## Stated task
Copy out the records word for word, from the line containing "Looking at the" through the end of the records.

## Rows
....................
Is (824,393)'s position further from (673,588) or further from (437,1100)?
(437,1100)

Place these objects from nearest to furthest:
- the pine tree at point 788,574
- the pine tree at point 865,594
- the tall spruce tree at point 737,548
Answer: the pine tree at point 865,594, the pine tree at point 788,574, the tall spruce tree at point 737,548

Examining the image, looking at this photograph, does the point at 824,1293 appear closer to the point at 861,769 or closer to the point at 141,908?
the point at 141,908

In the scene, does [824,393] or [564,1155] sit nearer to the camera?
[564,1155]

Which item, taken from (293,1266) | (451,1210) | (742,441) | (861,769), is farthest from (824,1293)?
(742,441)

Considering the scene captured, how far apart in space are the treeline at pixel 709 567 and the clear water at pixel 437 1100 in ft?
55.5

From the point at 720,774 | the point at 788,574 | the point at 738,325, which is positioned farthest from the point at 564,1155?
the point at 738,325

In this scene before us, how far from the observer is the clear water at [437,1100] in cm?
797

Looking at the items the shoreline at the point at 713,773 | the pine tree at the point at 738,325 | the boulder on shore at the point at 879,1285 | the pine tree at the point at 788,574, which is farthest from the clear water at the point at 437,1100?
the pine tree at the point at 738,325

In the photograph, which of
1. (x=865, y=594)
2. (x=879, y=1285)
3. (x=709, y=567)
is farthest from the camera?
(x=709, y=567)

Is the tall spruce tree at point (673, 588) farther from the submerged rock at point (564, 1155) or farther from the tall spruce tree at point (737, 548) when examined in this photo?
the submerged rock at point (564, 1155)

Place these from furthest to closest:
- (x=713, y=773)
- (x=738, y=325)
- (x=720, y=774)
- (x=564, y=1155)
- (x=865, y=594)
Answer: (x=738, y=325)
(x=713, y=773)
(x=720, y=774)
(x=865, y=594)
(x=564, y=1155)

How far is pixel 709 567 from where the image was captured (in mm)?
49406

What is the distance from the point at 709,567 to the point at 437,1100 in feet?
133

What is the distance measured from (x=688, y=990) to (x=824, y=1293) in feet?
....................
## Answer
Looking at the items the shoreline at the point at 713,773 | the pine tree at the point at 738,325 | the boulder on shore at the point at 879,1285 | the pine tree at the point at 788,574, which is farthest from the clear water at the point at 437,1100?
the pine tree at the point at 738,325

In the photograph, which of
1. (x=865, y=594)
2. (x=879, y=1285)
3. (x=709, y=567)
is farthest from the camera?
(x=709, y=567)

Is the tall spruce tree at point (673, 588) farther from the submerged rock at point (564, 1155) or farther from the tall spruce tree at point (737, 548) when examined in this photo?
the submerged rock at point (564, 1155)

Place these from furthest to closest:
- (x=713, y=773)
- (x=738, y=325)
- (x=720, y=774)
- (x=564, y=1155)
- (x=865, y=594)
Answer: (x=738, y=325)
(x=713, y=773)
(x=720, y=774)
(x=865, y=594)
(x=564, y=1155)

How far is pixel 709 567 from where the image was captured (in mm)?
49406

What is the distance from the point at 709,567 to the point at 437,1100 in feet?
133

What is the distance measured from (x=688, y=990) to (x=824, y=1293) in feet?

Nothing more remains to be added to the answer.